MATERIAL TO PROCESS -
_ _ _ _
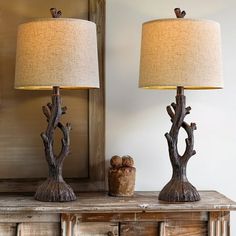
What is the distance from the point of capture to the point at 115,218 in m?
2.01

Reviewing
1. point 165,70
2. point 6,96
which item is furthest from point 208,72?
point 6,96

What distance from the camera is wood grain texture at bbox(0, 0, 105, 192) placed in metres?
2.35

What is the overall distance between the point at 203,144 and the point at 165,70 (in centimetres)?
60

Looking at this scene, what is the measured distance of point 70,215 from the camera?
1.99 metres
_ _ _ _
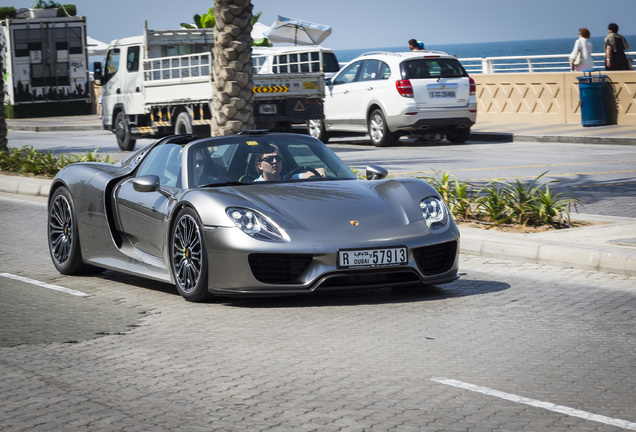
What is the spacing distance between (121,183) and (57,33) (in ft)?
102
_ _ _ _
THE EXERCISE - Please gather every line of the entries above that contains the string "from". Case counts.

RESPONSE TO THE TASK -
What is the distance from the point of capture to the point at 115,218 in m?
which item is furthest from point 208,72?
What distance from the camera is wood grain texture at bbox(0, 0, 105, 192) placed in metres?
Looking at this scene, what is the measured distance of point 70,215 from the camera?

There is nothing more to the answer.